Work task: Retype everything in the shooting-stars passage below, from "Ion, just back" down to "understand the universe.", with no changes.

I pondered the depth of the problem. I thought of the oceans of Europa under their miles of ice. I thought of the heat generated by midoceanic thermal vents. I thought of mighty tectonic forces and streams beneath glaciers that lubricate their movement. I tried to phrase all of this into a succinct answer. "Well," I began, "I don't think they would freeze all the way down. At least not right away..."

Ion, just back from a stint in the Peace Corps, cut me off. " What do you mean "If the sun disappeared'?" he said, cutting right to the chase.

"Uh, you know, if it shot off into space."

"That never happens!"

"Sure it does. It happens all the time. What about shooting stars?"

"That's not what that means!!!""

I'm not sure if we ever did manage to convince Gregg that stars don't just get up and leave or to explain about meteors, laws of inertia, and such. If Gregg was reading the science news today, he'd be sure we were the ones who didn't understand the universe.
A total of 14 young stars racing through clouds of gas like bullets, creating brilliant arrowhead structures and tails of glowing gas, have been revealed by NASA's Hubble Space Telescope. They represent a new type of runaway stars, scientists say.

The discovery of the speedy stars by Hubble, announced here today at the 213th meeting of the American Astronomical Society, came as something of a shock to the astronomers who found them.

[...]

The bow shocks that the stars created in those interstellar clouds could be anywhere from 100 billion to a trillion miles wide (the equivalent of 17 times to 170 times the width of our solar system, out to the orbit of Neptune).

These bow shocks indicate that the stars are traveling fast, more than 112,000 mph (180,000 kph) with respect to the dense gas they're plowing through – roughly five times faster than typical young stars.



Damn, these shooting stars are cool.

Supplied information:
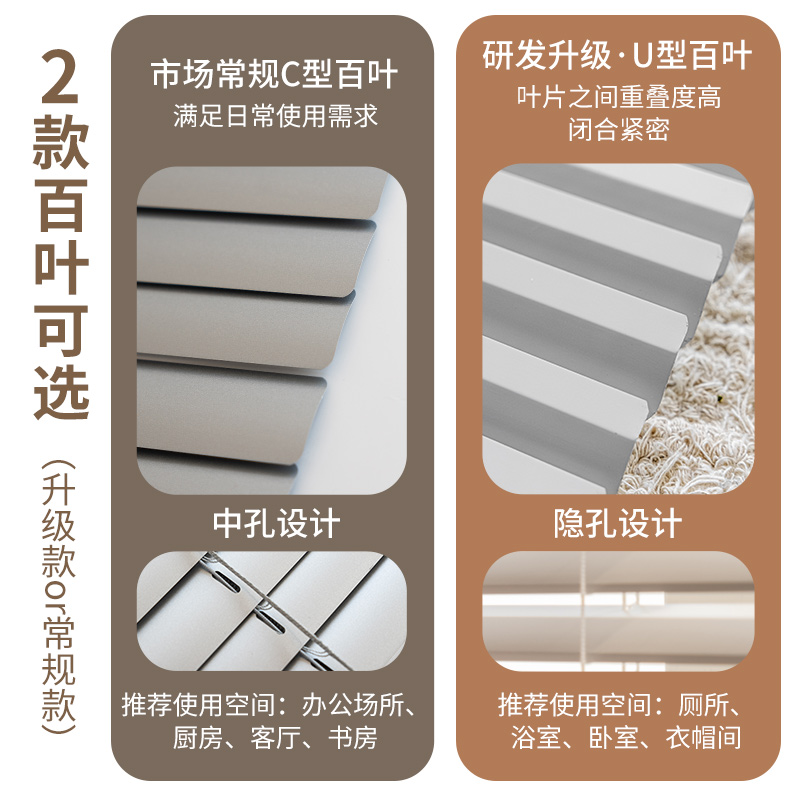 2款百叶可选

(升级款or常规款)

市场常规C型百叶
满足日常使用需求

中孔设计

推荐使用空间：办公场所、厨房、客厅、书房

研发升级·U型百叶
叶片之间重叠度高
闭合紧密

隐孔设计

推荐使用空间：厕所、浴室、卧室、衣帽间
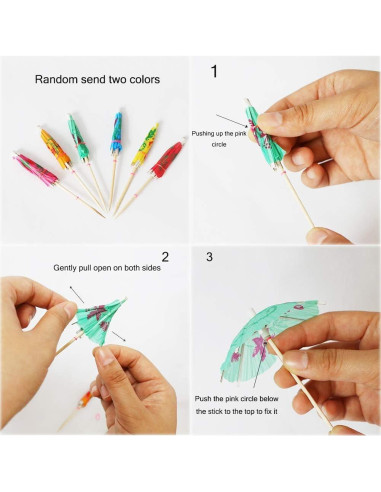 Random send two colors

1

Pushing up the pink circle

2

Gently pull open on both sides

3

Push the pink circle below the stick to the top to fix it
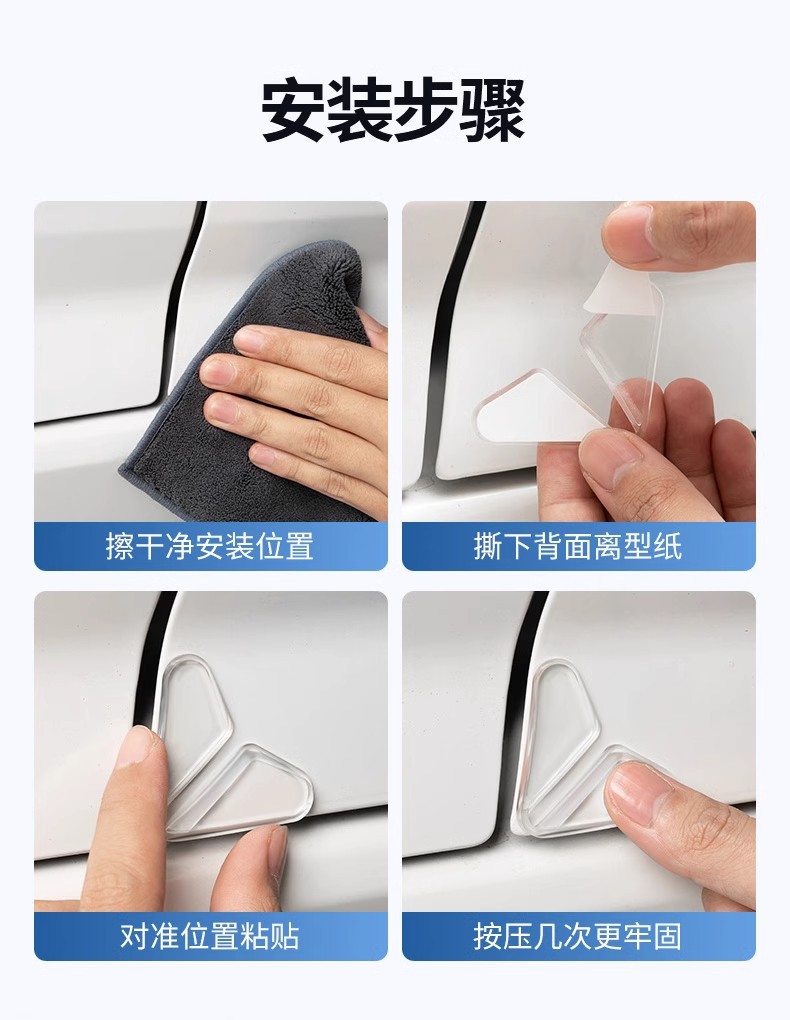 安装步骤

擦干净安装位置

撕下背面离型纸

对准位置粘贴

按压几次更牢固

Your response:
Ion, just back from a stint in the Peace Corps, cut me off. " What do you mean "If the sun disappeared'?" he said, cutting right to the chase.

"Uh, you know, if it shot off into space."

"That never happens!"

"Sure it does. It happens all the time. What about shooting stars?"

"That's not what that means!!!""

I'm not sure if we ever did manage to convince Gregg that stars don't just get up and leave or to explain about meteors, laws of inertia, and such. If Gregg was reading the science news today, he'd be sure we were the ones who didn't understand the universe.